Chapter 2:  The Conspiracy of Silence
What is the conspiracy of silence Crittenden describes?

[covering up the mass exodus of well-trained women from the workplace because the workplace demands your soul]

expectation of long work hours; no interruptions by one’s family life

**the American work culture assumes the availability of unpaid domestic labor/child-rearing

Impossible to succeed with a family unless you have a wife

Expect women to ‘be a man’
 The problem with women was that they weren’t men (29).
 Mothers are the least likely to think like ‘we’ do, because ‘we’ are men who see their children a few minutes a day’ (29).

To succeed, men and women must be perceived as being committed to the ‘unencumbered life’

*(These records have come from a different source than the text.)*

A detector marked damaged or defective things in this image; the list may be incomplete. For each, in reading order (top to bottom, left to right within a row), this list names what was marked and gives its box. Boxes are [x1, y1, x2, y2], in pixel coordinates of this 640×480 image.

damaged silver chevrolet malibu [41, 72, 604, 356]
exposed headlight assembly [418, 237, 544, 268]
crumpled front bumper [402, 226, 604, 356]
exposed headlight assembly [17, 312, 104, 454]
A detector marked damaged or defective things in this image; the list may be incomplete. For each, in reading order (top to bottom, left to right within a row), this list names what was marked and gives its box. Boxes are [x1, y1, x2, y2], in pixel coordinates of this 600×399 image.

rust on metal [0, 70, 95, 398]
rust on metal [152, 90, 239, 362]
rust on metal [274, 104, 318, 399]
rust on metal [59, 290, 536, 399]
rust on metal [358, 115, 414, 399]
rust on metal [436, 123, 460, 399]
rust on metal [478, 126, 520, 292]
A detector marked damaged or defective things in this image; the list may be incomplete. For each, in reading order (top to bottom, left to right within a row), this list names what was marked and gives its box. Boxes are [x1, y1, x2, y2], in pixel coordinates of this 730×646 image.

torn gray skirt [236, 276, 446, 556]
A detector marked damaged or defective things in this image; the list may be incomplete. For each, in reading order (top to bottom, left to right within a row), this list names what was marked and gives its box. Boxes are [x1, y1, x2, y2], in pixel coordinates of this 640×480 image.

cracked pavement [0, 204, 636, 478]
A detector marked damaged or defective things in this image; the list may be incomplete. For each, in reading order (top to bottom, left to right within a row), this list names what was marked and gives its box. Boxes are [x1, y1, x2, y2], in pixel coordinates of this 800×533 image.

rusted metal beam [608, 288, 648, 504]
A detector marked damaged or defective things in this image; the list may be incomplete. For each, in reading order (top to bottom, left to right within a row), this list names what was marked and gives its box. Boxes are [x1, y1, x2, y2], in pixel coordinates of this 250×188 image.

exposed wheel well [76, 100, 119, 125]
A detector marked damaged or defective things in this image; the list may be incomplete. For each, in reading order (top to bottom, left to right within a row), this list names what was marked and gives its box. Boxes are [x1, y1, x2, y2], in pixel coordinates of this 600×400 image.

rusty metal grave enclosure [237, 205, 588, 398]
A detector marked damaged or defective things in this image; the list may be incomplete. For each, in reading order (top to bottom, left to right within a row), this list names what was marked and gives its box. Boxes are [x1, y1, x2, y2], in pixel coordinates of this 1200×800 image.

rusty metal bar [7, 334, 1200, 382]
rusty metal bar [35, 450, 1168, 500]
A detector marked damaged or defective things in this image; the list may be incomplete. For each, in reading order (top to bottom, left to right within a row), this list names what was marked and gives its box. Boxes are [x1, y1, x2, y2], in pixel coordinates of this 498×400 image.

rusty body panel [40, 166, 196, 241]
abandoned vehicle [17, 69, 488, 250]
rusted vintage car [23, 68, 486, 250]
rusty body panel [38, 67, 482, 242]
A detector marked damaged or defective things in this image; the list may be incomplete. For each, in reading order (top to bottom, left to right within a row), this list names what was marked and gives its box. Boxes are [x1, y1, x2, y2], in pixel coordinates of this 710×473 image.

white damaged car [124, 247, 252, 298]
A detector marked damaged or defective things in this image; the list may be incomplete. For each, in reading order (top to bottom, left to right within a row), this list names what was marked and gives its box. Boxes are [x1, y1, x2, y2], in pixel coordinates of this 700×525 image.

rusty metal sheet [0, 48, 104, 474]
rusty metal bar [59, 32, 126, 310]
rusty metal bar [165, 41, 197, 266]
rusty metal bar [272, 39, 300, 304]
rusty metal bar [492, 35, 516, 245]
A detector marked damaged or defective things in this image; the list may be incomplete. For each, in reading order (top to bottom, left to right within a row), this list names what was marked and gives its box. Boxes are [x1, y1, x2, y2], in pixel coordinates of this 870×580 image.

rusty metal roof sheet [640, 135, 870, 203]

Note:  much of this was revealed in an article for Harvard Business Review by Claudia Schwartz, who found that women were more expensive to hire than men because of the interruptions in their career, flexible schedules, etc., that would enable them to balance work and family responsibilities (31). 

She hoped this would inspire changes in the workplace because she also found that IT IS MORE EXPENSIVE TO LOSE THESE TALENTED WOMEN THAN TO ACCOMMODATE THEIR NEEDS (31); instead it reified men’s assumptions about women being ‘less committed’, on the ‘mommy track’ etc.  So much for feminist research!

A great example of how women and men ‘similarly situated’ are perceived differently:  women took off their wedding rings to go on job interviews; men borrowed them to look more responsible (31)

Some interviewers even asked women if they would have an abortion if they got pregnant!

Why are women and employers uncomfortable about talking about these facts of work world?
 1) it reveals that women won’t succeed at the same rates of men, no matter how smart, well-educated, hard-working they are unless they choose to remain childless and/or unmarried

 2) it reveals that corporations’ ‘add women and stir’ approach has been a total failure

 3) it reveals that workplace norms for worker availability, hours, etc., are responsible for keeping children from their parents, and that many women have chosen (at their own professional and economic expense) to ‘just say no’ to career

 

Patterns of Work and Family for Women

Note the different patterns of work/family for college-educated American women over past generations (33)
1910s graduates must choose: career or family

      
1930s graduates: job then family


1950s graduates: family then job


1960s/70s graduates try to “have it all” career and family

What happens to them?  What are their stories?

 

1980s/90s graduates career then family

What will happen to your generation of graduates 2000-2010??  What kind of job/career/family pattern or balance will you have??

 

Chapters 3 “How Mothers’ Work Was Disappeared” and 4:  Truly Invisible Hands
These chapters show how the assumptions and values of male economists have warped economic theory, made women’s work invisible and valueless, unquantifiable

How/why did women’s work in the home become valueless/unquantifiable ?

What ECONOMIC CHANGES DROVE THIS CHANGE?
 

‘economic man’ homo economicus’
Who is he, how does he behave?  What do economists assume about ‘human nature’?

How does ‘femina economica’ behave?  How do women defy these assumptions?

Are mothers ‘irrational’ for choosing to mother over having a successful career?